The Department of Justice on Aug. 1 announced that Wells Fargo and several of its affiliates will pay a $2.09 billion civil penalty based on the bank’s alleged origination and sale of residential mortgage loans that it knew contained misstated income information and did not meet the quality that Wells Fargo represented.

Investors, including federally insured financial institutions, suffered billions of dollars in losses from investing in residential mortgage-backed securities (RMBS) containing loans originated by Wells Fargo. “This settlement holds Wells Fargo accountable for actions that contributed to the financial crisis,” said Acting Associate Attorney General Jesse Panuccio.  

The Financial Institutions Reform, Recovery, and Enforcement Act (FIRREA) authorizes the federal government to seek civil penalties against financial institutions that violate various predicate criminal offenses, including wire and mail fraud. The United States alleged that, in 2005, Wells Fargo began an initiative to double its production of sub-prime and Alt-A loans. As part of that initiative, Wells Fargo loosened its requirements for originating stated income loans—loans where a borrower simply states his or her income without providing any supporting income documentation. 

According to the Justice Department, to evaluate the integrity of its increasing volume of stated income loans, Wells Fargo subjected a sample of these loans to “4506-T testing.” A 4506-T form is a government document signed by the borrower during the loan approval process that allows the lender to obtain the borrower’s tax transcripts from the Internal Revenue Service (IRS). 4506-T testing involves comparing the tax transcripts of the borrower with the income stated on the loan application.

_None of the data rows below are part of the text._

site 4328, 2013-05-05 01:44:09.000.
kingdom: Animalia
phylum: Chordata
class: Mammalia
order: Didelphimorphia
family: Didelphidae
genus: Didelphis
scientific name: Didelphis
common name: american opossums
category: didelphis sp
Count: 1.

Wells Fargo implemented 4506-T testing on two of its programs, which revealed that more than 70 percent of the loans that Wells Fargo sampled had an “unacceptable” variance (greater than 20 percent discrepancy between the borrower’s stated income and the income information reflected in the borrower’s most recent tax returns filed with the IRS), and the average variance was approximately 65 percent.

After receiving these results, the Justice Department said that Wells Fargo has conducted further internal testing. This additional testing, performed by quality assurance analysts, was designed to determine if “plausible” explanations existed for the “unacceptable” variances over 20 percent. The step also revealed that nearly half of the stated income loans that Wells Fargo tested had both an unacceptable variance and the absence of a plausible explanation for that variance. 

“The results of Wells Fargo’s 4506-T testing were disclosed in internal monthly reports, which were widely distributed among Wells Fargo employees,” the Justice Department said. “One Wells Fargo employee in risk management observed that the ‘4506-T results are astounding,’ yet ‘instead of reacting in a way consistent with what is being reported, WF [Wells Fargo] is expanding stated [income loan] programs in all business lines.’ ”

According to the allegations, despite its knowledge that a substantial portion of its stated income loans contained misstated income, Wells Fargo failed to disclose this information, and instead reported to investors false debt-to-income ratios in connection with the loans it sold. Wells Fargo also allegedly heralded its fraud controls while failing to disclose the income discrepancies its controls had identified.

Furthermore, Wells Fargo allegedly took steps to insulate itself from the risks of its stated income loans, by screening out many of these loans from its own loan portfolio held for investment and by limiting its liability to third parties for the accuracy of its stated income loans. Wells Fargo sold at least 73,539 stated income loans that were included in RMBS between 2005 to 2007, and nearly half of those loans have defaulted, resulting in billions of dollars in losses to investors. 

The claims resolved by this settlement are allegations only, and there has been no admission of liability.